## Exercise instructions
Go through the entries and transcribe each one exactly, dropping the pictures.

■ ■ ■ ■

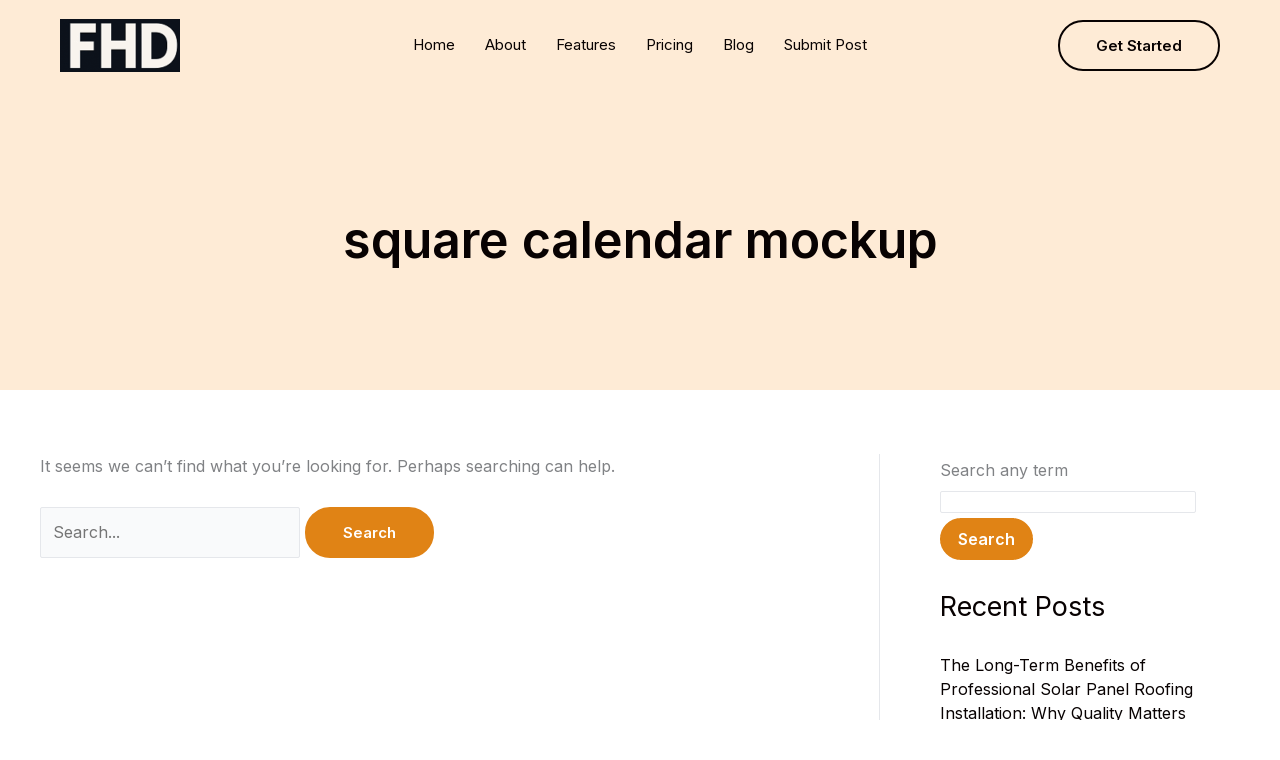

--- FILE ---
content_type: text/css
request_url: https://freehtmldesigns.com/wp-content/uploads/uag-plugin/assets/1000/uag-css-1165.css?ver=1768999380
body_size: 250
content:
.uag-blocks-common-selector{z-index:var(--z-index-desktop) !important}@media (max-width: 976px){.uag-blocks-common-selector{z-index:var(--z-index-tablet) !important}}@media (max-width: 767px){.uag-blocks-common-selector{z-index:var(--z-index-mobile) !important}}
.wp-block-uagb-advanced-heading h1,.wp-block-uagb-advanced-heading h2,.wp-block-uagb-advanced-heading h3,.wp-block-uagb-advanced-heading h4,.wp-block-uagb-advanced-heading h5,.wp-block-uagb-advanced-heading h6,.wp-block-uagb-advanced-heading p,.wp-block-uagb-advanced-heading div{word-break:break-word}.wp-block-uagb-advanced-heading .uagb-heading-text{margin:0}.wp-block-uagb-advanced-heading .uagb-desc-text{margin:0}.wp-block-uagb-advanced-heading .uagb-separator{font-size:0;border-top-style:solid;display:inline-block;margin:0 0 10px 0}.wp-block-uagb-advanced-heading .uagb-highlight{color:#f78a0c;border:0;transition:all 0.3s ease}.uag-highlight-toolbar{border-left:0;border-top:0;border-bottom:0;border-radius:0;border-right-color:#1e1e1e}.uag-highlight-toolbar .components-button{border-radius:0;outline:none}.uag-highlight-toolbar .components-button.is-primary{color:#fff}
.wp-block-uagb-advanced-heading.uagb-block-87bac526.wp-block-uagb-advanced-heading .uagb-desc-text{margin-bottom: 0px;}.wp-block-uagb-advanced-heading.uagb-block-87bac526.wp-block-uagb-advanced-heading .uagb-highlight{font-style: normal;font-weight: Default;background: #007cba;color: #fff;-webkit-text-fill-color: #fff;}.wp-block-uagb-advanced-heading.uagb-block-87bac526.wp-block-uagb-advanced-heading .uagb-highlight::-moz-selection{color: #fff;background: #007cba;-webkit-text-fill-color: #fff;}.wp-block-uagb-advanced-heading.uagb-block-87bac526.wp-block-uagb-advanced-heading .uagb-highlight::selection{color: #fff;background: #007cba;-webkit-text-fill-color: #fff;}@media only screen and (max-width: 976px) {.wp-block-uagb-advanced-heading.uagb-block-87bac526.wp-block-uagb-advanced-heading .uagb-desc-text{margin-bottom: 0px;}}@media only screen and (max-width: 767px) {.wp-block-uagb-advanced-heading.uagb-block-87bac526.wp-block-uagb-advanced-heading {padding-top: 0px;padding-right: 0px;padding-bottom: 0px;padding-left: 0px;margin-top: 0px;margin-right: 0px;margin-bottom: 0px;margin-left: 0px;}.wp-block-uagb-advanced-heading.uagb-block-87bac526.wp-block-uagb-advanced-heading .uagb-desc-text{margin-bottom: 0px;}}.wp-block-uagb-advanced-heading.uagb-block-87bac526.wp-block-uagb-advanced-heading {margin-bottom: 20px;}.wp-block-uagb-advanced-heading.uagb-block-87bac526.wp-block-uagb-advanced-heading .uagb-desc-text{margin-bottom: 15px;}.wp-block-uagb-advanced-heading.uagb-block-87bac526.wp-block-uagb-advanced-heading .uagb-highlight{font-style: normal;font-weight: Default;background: #007cba;color: #fff;-webkit-text-fill-color: #fff;}.wp-block-uagb-advanced-heading.uagb-block-87bac526.wp-block-uagb-advanced-heading .uagb-highlight::-moz-selection{color: #fff;background: #007cba;-webkit-text-fill-color: #fff;}.wp-block-uagb-advanced-heading.uagb-block-87bac526.wp-block-uagb-advanced-heading .uagb-highlight::selection{color: #fff;background: #007cba;-webkit-text-fill-color: #fff;}@media only screen and (max-width: 976px) {.wp-block-uagb-advanced-heading.uagb-block-87bac526.wp-block-uagb-advanced-heading {text-align: left;}}@media only screen and (max-width: 767px) {.wp-block-uagb-advanced-heading.uagb-block-87bac526.wp-block-uagb-advanced-heading {text-align: center;margin-bottom: 15px;}}.wp-block-uagb-advanced-heading.uagb-block-29995c7a.wp-block-uagb-advanced-heading .uagb-desc-text{margin-bottom: 15px;}.wp-block-uagb-advanced-heading.uagb-block-29995c7a.wp-block-uagb-advanced-heading .uagb-highlight{font-style: normal;font-weight: Default;background: #007cba;color: #fff;-webkit-text-fill-color: #fff;}.wp-block-uagb-advanced-heading.uagb-block-29995c7a.wp-block-uagb-advanced-heading .uagb-highlight::-moz-selection{color: #fff;background: #007cba;-webkit-text-fill-color: #fff;}.wp-block-uagb-advanced-heading.uagb-block-29995c7a.wp-block-uagb-advanced-heading .uagb-highlight::selection{color: #fff;background: #007cba;-webkit-text-fill-color: #fff;}@media only screen and (max-width: 976px) {.wp-block-uagb-advanced-heading.uagb-block-29995c7a.wp-block-uagb-advanced-heading {text-align: left;}}@media only screen and (max-width: 767px) {.wp-block-uagb-advanced-heading.uagb-block-29995c7a.wp-block-uagb-advanced-heading {text-align: center;margin-bottom: 15px;}}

■ ■ ■ ■

## Output of the exercise
--- FILE ---
content_type: text/css
request_url: https://freehtmldesigns.com/wp-content/uploads/uag-plugin/assets/1000/uag-css-1165.css?ver=1768999380
body_size: 250
content:
.uag-blocks-common-selector{z-index:var(--z-index-desktop) !important}@media (max-width: 976px){.uag-blocks-common-selector{z-index:var(--z-index-tablet) !important}}@media (max-width: 767px){.uag-blocks-common-selector{z-index:var(--z-index-mobile) !important}}
.wp-block-uagb-advanced-heading h1,.wp-block-uagb-advanced-heading h2,.wp-block-uagb-advanced-heading h3,.wp-block-uagb-advanced-heading h4,.wp-block-uagb-advanced-heading h5,.wp-block-uagb-advanced-heading h6,.wp-block-uagb-advanced-heading p,.wp-block-uagb-advanced-heading div{word-break:break-word}.wp-block-uagb-advanced-heading .uagb-heading-text{margin:0}.wp-block-uagb-advanced-heading .uagb-desc-text{margin:0}.wp-block-uagb-advanced-heading .uagb-separator{font-size:0;border-top-style:solid;display:inline-block;margin:0 0 10px 0}.wp-block-uagb-advanced-heading .uagb-highlight{color:#f78a0c;border:0;transition:all 0.3s ease}.uag-highlight-toolbar{border-left:0;border-top:0;border-bottom:0;border-radius:0;border-right-color:#1e1e1e}.uag-highlight-toolbar .components-button{border-radius:0;outline:none}.uag-highlight-toolbar .components-button.is-primary{color:#fff}
.wp-block-uagb-advanced-heading.uagb-block-87bac526.wp-block-uagb-advanced-heading .uagb-desc-text{margin-bottom: 0px;}.wp-block-uagb-advanced-heading.uagb-block-87bac526.wp-block-uagb-advanced-heading .uagb-highlight{font-style: normal;font-weight: Default;background: #007cba;color: #fff;-webkit-text-fill-color: #fff;}.wp-block-uagb-advanced-heading.uagb-block-87bac526.wp-block-uagb-advanced-heading .uagb-highlight::-moz-selection{color: #fff;background: #007cba;-webkit-text-fill-color: #fff;}.wp-block-uagb-advanced-heading.uagb-block-87bac526.wp-block-uagb-advanced-heading .uagb-highlight::selection{color: #fff;background: #007cba;-webkit-text-fill-color: #fff;}@media only screen and (max-width: 976px) {.wp-block-uagb-advanced-heading.uagb-block-87bac526.wp-block-uagb-advanced-heading .uagb-desc-text{margin-bottom: 0px;}}@media only screen and (max-width: 767px) {.wp-block-uagb-advanced-heading.uagb-block-87bac526.wp-block-uagb-advanced-heading {padding-top: 0px;padding-right: 0px;padding-bottom: 0px;padding-left: 0px;margin-top: 0px;margin-right: 0px;margin-bottom: 0px;margin-left: 0px;}.wp-block-uagb-advanced-heading.uagb-block-87bac526.wp-block-uagb-advanced-heading .uagb-desc-text{margin-bottom: 0px;}}.wp-block-uagb-advanced-heading.uagb-block-87bac526.wp-block-uagb-advanced-heading {margin-bottom: 20px;}.wp-block-uagb-advanced-heading.uagb-block-87bac526.wp-block-uagb-advanced-heading .uagb-desc-text{margin-bottom: 15px;}.wp-block-uagb-advanced-heading.uagb-block-87bac526.wp-block-uagb-advanced-heading .uagb-highlight{font-style: normal;font-weight: Default;background: #007cba;color: #fff;-webkit-text-fill-color: #fff;}.wp-block-uagb-advanced-heading.uagb-block-87bac526.wp-block-uagb-advanced-heading .uagb-highlight::-moz-selection{color: #fff;background: #007cba;-webkit-text-fill-color: #fff;}.wp-block-uagb-advanced-heading.uagb-block-87bac526.wp-block-uagb-advanced-heading .uagb-highlight::selection{color: #fff;background: #007cba;-webkit-text-fill-color: #fff;}@media only screen and (max-width: 976px) {.wp-block-uagb-advanced-heading.uagb-block-87bac526.wp-block-uagb-advanced-heading {text-align: left;}}@media only screen and (max-width: 767px) {.wp-block-uagb-advanced-heading.uagb-block-87bac526.wp-block-uagb-advanced-heading {text-align: center;margin-bottom: 15px;}}.wp-block-uagb-advanced-heading.uagb-block-29995c7a.wp-block-uagb-advanced-heading .uagb-desc-text{margin-bottom: 15px;}.wp-block-uagb-advanced-heading.uagb-block-29995c7a.wp-block-uagb-advanced-heading .uagb-highlight{font-style: normal;font-weight: Default;background: #007cba;color: #fff;-webkit-text-fill-color: #fff;}.wp-block-uagb-advanced-heading.uagb-block-29995c7a.wp-block-uagb-advanced-heading .uagb-highlight::-moz-selection{color: #fff;background: #007cba;-webkit-text-fill-color: #fff;}.wp-block-uagb-advanced-heading.uagb-block-29995c7a.wp-block-uagb-advanced-heading .uagb-highlight::selection{color: #fff;background: #007cba;-webkit-text-fill-color: #fff;}@media only screen and (max-width: 976px) {.wp-block-uagb-advanced-heading.uagb-block-29995c7a.wp-block-uagb-advanced-heading {text-align: left;}}@media only screen and (max-width: 767px) {.wp-block-uagb-advanced-heading.uagb-block-29995c7a.wp-block-uagb-advanced-heading {text-align: center;margin-bottom: 15px;}}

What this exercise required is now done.